Design and Synthesis of Imidazolium-Mediated Tröger’s Base-Containing Ionene Polymers for Advanced CO(2) Separation Membranes

[Image: see text] It is highly desirable to integrate the CO(2) solubility benefits of ionic liquids (ILs) in polymeric membrane systems for effective CO(2) separations. Herein, we are exclusively exploring a series of four novel imidazolium-mediated Tröger’s base (TB)-containing ionene polymers for enhanced CO(2) separation.
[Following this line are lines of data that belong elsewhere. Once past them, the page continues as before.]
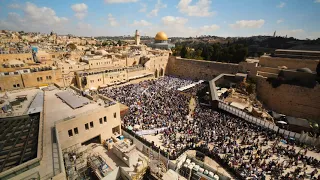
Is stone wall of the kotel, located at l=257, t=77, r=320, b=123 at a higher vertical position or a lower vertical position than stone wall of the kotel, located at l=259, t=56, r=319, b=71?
lower

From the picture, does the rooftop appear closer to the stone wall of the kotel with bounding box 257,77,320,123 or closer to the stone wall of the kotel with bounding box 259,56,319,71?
the stone wall of the kotel with bounding box 257,77,320,123

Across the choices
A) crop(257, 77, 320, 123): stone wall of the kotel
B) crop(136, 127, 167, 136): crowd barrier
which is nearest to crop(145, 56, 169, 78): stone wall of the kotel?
crop(257, 77, 320, 123): stone wall of the kotel

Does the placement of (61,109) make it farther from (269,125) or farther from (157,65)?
(157,65)

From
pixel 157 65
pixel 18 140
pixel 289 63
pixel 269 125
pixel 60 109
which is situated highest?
pixel 289 63

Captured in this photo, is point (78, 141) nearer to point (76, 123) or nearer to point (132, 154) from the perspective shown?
point (76, 123)

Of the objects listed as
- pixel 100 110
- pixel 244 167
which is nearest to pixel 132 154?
pixel 100 110

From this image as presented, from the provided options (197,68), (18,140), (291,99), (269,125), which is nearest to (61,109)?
(18,140)
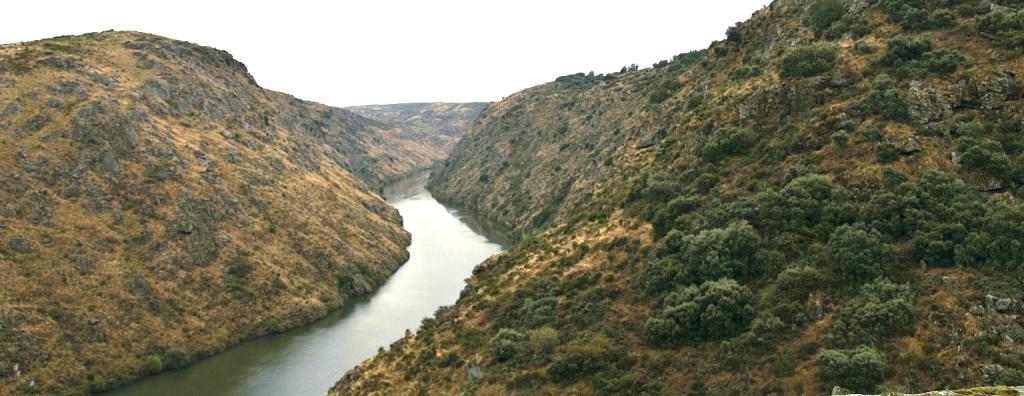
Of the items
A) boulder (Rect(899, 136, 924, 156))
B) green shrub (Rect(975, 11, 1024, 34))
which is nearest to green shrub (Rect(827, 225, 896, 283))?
boulder (Rect(899, 136, 924, 156))

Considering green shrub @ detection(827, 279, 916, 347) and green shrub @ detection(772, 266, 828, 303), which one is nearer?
green shrub @ detection(827, 279, 916, 347)

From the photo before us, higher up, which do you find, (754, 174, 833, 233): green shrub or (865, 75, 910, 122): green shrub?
(865, 75, 910, 122): green shrub

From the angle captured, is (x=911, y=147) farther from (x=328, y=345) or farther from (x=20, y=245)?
A: (x=20, y=245)

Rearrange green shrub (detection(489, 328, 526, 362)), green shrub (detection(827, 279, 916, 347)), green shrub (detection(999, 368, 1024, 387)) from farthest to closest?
green shrub (detection(489, 328, 526, 362)) → green shrub (detection(827, 279, 916, 347)) → green shrub (detection(999, 368, 1024, 387))

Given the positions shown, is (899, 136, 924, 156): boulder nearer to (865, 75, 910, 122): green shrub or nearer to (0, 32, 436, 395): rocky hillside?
(865, 75, 910, 122): green shrub

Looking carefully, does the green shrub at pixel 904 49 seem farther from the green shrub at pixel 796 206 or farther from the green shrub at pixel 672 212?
the green shrub at pixel 672 212

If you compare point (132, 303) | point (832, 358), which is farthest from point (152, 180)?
point (832, 358)
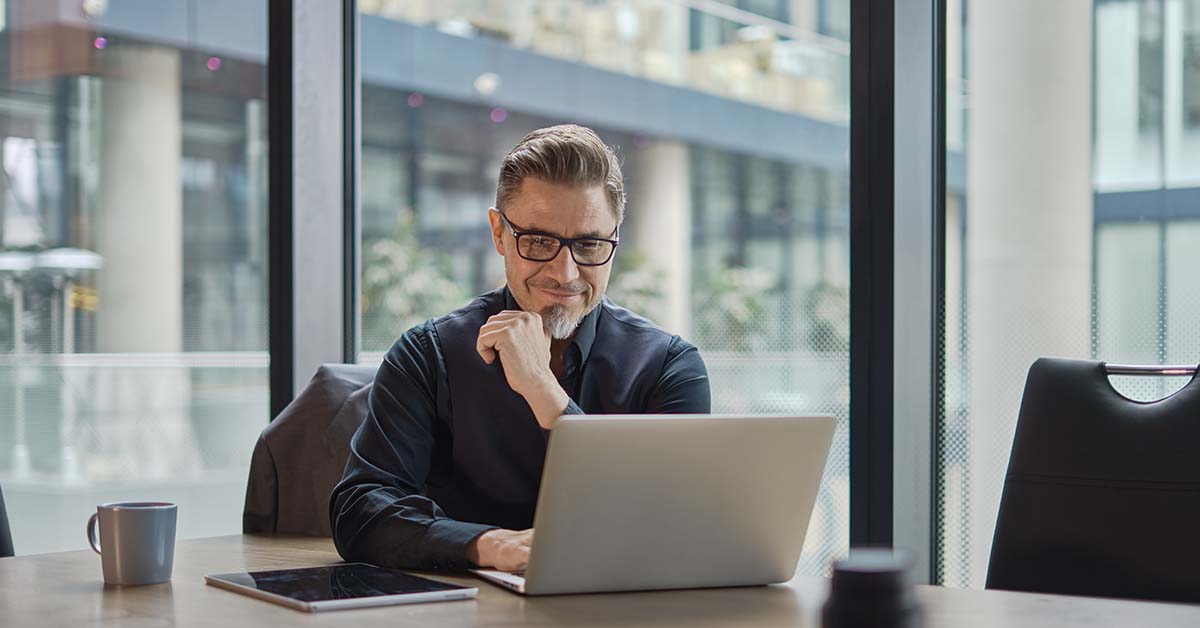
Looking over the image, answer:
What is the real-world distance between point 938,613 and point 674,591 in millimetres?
306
The two diimidazole-functionalized Tröger’s base monomers synthesized from “ortho”- and “para”-substituted imidazole anilines were polymerized with equimolar amounts of two different aromatic and aliphatic comonomers (α,α′-dichloro-p-xylene and 1,10-dibromodecane, respectively) via Menshutkin reactions to obtain four respective ionene polymers ([Im-TB(o&p)-Xy][Cl] and ([Im-TB(o&p)-C(10)][Br], respectively). The resulting ionene polymers having halide anions were exchanged with [Tf(2)N](−) anions, yielding a novel Tröger’s base material [Im-TB(x)-R][Tf(2)N] or “Im-TB-Ionenes”. The structural and physical properties as well as the gas separation behaviors of the copolymers of aromatic and aliphatic Im-TB-Ionenes have been extensively investigated with respect to the regiochemistry of imidazolium groups at the ortho and para positions of the TB unit. The imidazolium-mediated TB-Ionenes showed high CO(2) solubility and hence an excellent CO(2)/CH(4) permselectivity of 82.5. The Im-TB-Ionenes also displayed good thermal and mechanical stabilities.